** BEGIN Material shown **
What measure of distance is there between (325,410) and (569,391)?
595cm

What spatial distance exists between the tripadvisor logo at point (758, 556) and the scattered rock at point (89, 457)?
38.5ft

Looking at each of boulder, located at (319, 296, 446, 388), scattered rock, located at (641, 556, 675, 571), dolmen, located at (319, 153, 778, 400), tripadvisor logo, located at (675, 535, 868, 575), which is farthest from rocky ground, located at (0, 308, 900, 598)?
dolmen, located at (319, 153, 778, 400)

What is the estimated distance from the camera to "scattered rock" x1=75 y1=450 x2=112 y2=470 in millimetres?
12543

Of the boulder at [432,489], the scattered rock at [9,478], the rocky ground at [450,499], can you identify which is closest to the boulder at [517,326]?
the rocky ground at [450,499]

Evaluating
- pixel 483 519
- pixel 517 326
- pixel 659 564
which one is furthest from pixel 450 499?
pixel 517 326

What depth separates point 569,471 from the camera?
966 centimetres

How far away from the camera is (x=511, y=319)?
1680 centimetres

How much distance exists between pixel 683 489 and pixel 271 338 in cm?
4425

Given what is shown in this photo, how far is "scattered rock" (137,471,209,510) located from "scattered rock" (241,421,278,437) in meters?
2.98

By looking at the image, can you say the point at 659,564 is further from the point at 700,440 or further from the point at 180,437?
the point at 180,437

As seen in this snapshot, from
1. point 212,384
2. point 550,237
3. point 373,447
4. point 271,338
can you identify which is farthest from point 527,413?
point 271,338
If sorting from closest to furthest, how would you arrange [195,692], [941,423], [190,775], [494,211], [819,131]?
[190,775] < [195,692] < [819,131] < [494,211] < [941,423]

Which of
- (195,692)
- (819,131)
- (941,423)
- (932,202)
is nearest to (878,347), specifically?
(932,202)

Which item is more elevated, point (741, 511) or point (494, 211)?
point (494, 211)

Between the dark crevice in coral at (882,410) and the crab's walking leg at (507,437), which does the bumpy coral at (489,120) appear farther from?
** END Material shown **
Return each line above that contains the string "ground". Case counts.

Looking at each of boulder, located at (319, 296, 446, 388), scattered rock, located at (641, 556, 675, 571), dolmen, located at (319, 153, 778, 400), tripadvisor logo, located at (675, 535, 868, 575), which is farthest from rocky ground, located at (0, 308, 900, 598)?
Of the boulder at [432,489], the scattered rock at [9,478], the rocky ground at [450,499], can you identify which is closest to the boulder at [517,326]?
the rocky ground at [450,499]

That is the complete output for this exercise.